Projekt deklaracji politycznej na temat przyszłych relacji między UE i Wielką Brytanią po wyjściu tego kraju ze Wspólnoty został uzgodniony na poziomie negocjatorów i wstępnie poparty na poziomie politycznym - poinformował szef Rady Europejskiej Donald Tusk.
Tekst został przez Tuska przesłany do 27 krajów członkowskich, kiedy szef KE Jean Claude-Juncker przekazał mu informację na temat osiągniętego porozumienia. W niedzielę tekst deklaracji mają zatwierdzić szefowie państw i rządów unijnej "27".
Z informacji ze źródeł unijnych wynika, że nie wszystkie problemy są jednak rozwiązane. Otwarty pozostaje problem Gibraltaru, przez który Hiszpania grozi zablokowaniem umowy. Jeden z unijnych dyplomatów powiedział PAP, że ma nadzieję, iż problem ten uda się rozwiązać przed niedzielnym szczytem.
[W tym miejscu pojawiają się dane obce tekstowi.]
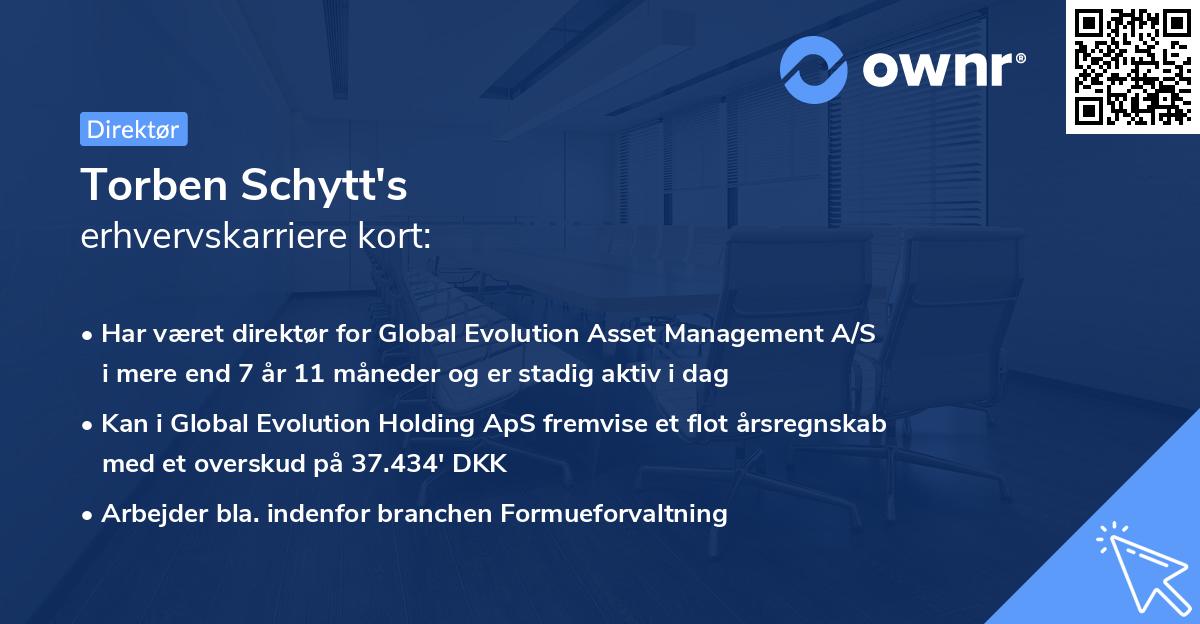 ownr®

Direktør

Torben Schytt's
erhvervskarriere kort:

• Har været direktør for Global Evolution Asset Management A/S i mere end 7 år 11 måneder og er stadig aktiv i dag

• Kan i Global Evolution Holding ApS fremvise et flot årsregnskab med et overskud på 37.434' DKK

• Arbejder bla. indenfor branchen Formueforvaltning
W czwartek na temat porozumienia rozmawiali unijni ambasadorowie, na piątek zaplanowane jest spotkanie wysłanników szefów państw i rządów (tzw. szerpów - w Polsce jest nim minister ds. europejskich Konrad Szymański). W sobotę brytyjska premier Theresa May ma drugi raz w tym tygodniu przyjechać do Brukseli na spotkanie z szefem Komisji Europejskiej.
W liczącym ponad 20 stron projekcie deklaracji, który widziała PAP, zapisano, że ustanawia ona parametry dla ambitnego, szerokiego i elastycznego partnerstwa dotyczącego współpracy handlowej i ekonomicznej, egzekwowania prawa, polityki zagranicznej, bezpieczeństwa, obrony, sprawiedliwości i szerszych obszarów współpracy.
Przyszłe relacje mają być oparte na równowadze pomiędzy prawami i obowiązkami obu stron. Partnerstwo gospodarcze ma obejmować strefę wolnego handlu, jak również szerszą sektorową współpracę, tam, gdzie leży to w obopólnym interesie.
W kwestiach spornych tekst jest ogólny - strony m.in. zgodziły się, że chcą mieć tak bliskie jak to możliwe relacje dotyczące handlu dobrami. Część państw członkowskich chciała zagwarantowania, że Wielka Brytania nie będzie w stanie sprzedawać w UE tańszych towarów (m.in. przez niższe koszty związane ze środowiskiem czy ochroną pracowników).
Inny z problemów, który pozostał do rozwiązania, to kwestia dostępu do brytyjskich łowisk dla rybaków z krajów UE. W deklaracji zapisano, że obie strony będą się starały wypracować i ratyfikować nowe porozumienie dotyczące rybołówstwa do lipca 2020 roku.